We are thrilled to share the news that using whole genome and whole exome sequencing, the contestants identified the likely genetic cause of AJ’s muscle disorder. The involved gene is called TTN, which codes for a protein called Titin. Titin is a protein located inside muscle cells, where it is crucial for proper muscle function.

Finally having this answer helps us to understand many aspects of our son’s condition. We now know the gene mutation that is responsible, and we know the protein that it impairs. We know how it was inherited and the risks for other family members. We can begin to understand the problem at the level of the muscle cell and its impact on muscle function. We are inspired to further our efforts in support of CNM research and potential future treatments. We have a greater understanding of the medical conditions that AJ is at risk for and can cross off ones that he is not at risk for. Having a genetic diagnosis is not a final destination on our medical journal, but it is a hugely important milestone along the way. We also hope that this discovery advances the current understanding of CNM overall.
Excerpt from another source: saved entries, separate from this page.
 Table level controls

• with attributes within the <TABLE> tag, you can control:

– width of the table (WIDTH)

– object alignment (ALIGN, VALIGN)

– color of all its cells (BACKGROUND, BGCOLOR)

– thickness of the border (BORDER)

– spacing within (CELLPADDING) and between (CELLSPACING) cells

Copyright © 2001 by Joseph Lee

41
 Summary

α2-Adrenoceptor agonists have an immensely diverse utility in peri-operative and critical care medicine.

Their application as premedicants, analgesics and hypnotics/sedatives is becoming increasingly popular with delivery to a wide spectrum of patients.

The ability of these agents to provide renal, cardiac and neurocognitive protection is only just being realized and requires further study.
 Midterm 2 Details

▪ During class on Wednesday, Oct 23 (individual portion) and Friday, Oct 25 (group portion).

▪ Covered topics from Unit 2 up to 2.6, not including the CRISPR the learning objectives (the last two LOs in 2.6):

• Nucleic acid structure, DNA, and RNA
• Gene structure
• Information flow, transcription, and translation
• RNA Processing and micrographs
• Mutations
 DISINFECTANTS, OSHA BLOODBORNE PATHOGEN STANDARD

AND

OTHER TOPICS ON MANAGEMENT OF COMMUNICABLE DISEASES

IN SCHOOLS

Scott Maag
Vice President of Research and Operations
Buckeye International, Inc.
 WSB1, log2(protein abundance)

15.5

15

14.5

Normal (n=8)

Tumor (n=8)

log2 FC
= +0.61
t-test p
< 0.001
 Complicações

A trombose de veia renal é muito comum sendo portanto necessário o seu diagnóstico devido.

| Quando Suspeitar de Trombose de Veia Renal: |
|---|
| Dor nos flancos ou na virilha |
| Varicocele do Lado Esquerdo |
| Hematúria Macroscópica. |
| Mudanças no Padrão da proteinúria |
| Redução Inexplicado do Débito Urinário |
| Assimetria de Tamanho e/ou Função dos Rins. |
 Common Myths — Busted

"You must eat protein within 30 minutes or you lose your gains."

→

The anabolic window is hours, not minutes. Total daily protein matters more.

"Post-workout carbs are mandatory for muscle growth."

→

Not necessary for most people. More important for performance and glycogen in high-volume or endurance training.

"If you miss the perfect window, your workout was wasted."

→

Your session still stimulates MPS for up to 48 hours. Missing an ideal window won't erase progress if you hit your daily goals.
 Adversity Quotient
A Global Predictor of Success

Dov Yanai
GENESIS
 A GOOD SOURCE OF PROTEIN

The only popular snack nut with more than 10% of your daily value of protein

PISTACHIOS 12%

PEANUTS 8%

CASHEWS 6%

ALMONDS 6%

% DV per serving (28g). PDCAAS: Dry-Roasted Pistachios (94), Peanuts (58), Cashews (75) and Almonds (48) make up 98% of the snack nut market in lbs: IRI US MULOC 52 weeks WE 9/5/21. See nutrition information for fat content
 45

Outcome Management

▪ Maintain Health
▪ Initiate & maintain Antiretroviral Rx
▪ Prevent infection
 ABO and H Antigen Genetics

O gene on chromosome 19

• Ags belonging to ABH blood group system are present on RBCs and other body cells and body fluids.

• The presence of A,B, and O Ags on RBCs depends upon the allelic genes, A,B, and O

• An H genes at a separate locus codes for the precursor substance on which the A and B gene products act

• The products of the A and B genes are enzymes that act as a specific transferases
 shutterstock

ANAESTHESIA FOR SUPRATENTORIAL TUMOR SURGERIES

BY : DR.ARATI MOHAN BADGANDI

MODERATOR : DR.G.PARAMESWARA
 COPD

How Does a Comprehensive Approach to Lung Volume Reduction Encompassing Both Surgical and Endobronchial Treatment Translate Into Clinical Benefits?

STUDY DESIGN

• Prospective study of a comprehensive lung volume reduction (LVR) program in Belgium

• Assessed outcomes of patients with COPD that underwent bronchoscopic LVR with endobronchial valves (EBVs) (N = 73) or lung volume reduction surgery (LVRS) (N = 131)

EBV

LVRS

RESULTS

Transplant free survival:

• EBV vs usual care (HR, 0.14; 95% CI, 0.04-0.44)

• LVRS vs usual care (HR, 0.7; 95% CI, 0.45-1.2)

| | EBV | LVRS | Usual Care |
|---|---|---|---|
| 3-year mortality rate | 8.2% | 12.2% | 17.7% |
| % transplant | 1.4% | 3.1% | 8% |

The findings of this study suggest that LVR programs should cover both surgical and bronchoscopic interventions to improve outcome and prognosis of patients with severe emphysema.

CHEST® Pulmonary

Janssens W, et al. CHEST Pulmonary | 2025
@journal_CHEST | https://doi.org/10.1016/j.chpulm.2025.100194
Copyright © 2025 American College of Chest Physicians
Undoubtedly numerous other families with CNM that have previously eluded genetic diagnosis will turn out to have mutations on the same gene as our family. Thus, a new subcategory of CNM is born: titin myopathy. Titin myopathy now has a place right along other forms of CNM such as XLMTM (X-linked myotubular myopathy), autosomal dominant CNM (Dynamin 2, DNM2), Ryanodine Receptor 1 (RYR1) CNM, and Amphiphysin 2 (BIN1) CNM. Other forms of CNM still remain without a genetic diagnosis and research is ongoing. By learning more about the similarities and differences between the various forms of CNM, hopefully researchers can better understand why these myopathies occur and what treatments may help.

We are truly grateful to have had the opportunity to participate in the CLARITY Challenge. We are happy to have a genetic answer to our family’s questions and hope that subsequent resultant research will help all of our CNM families move further along this journey that we all share. Many thanks to Boston Children’s Hospital and the international contestants for working on our case and working to move the industry of clinical genomics forward.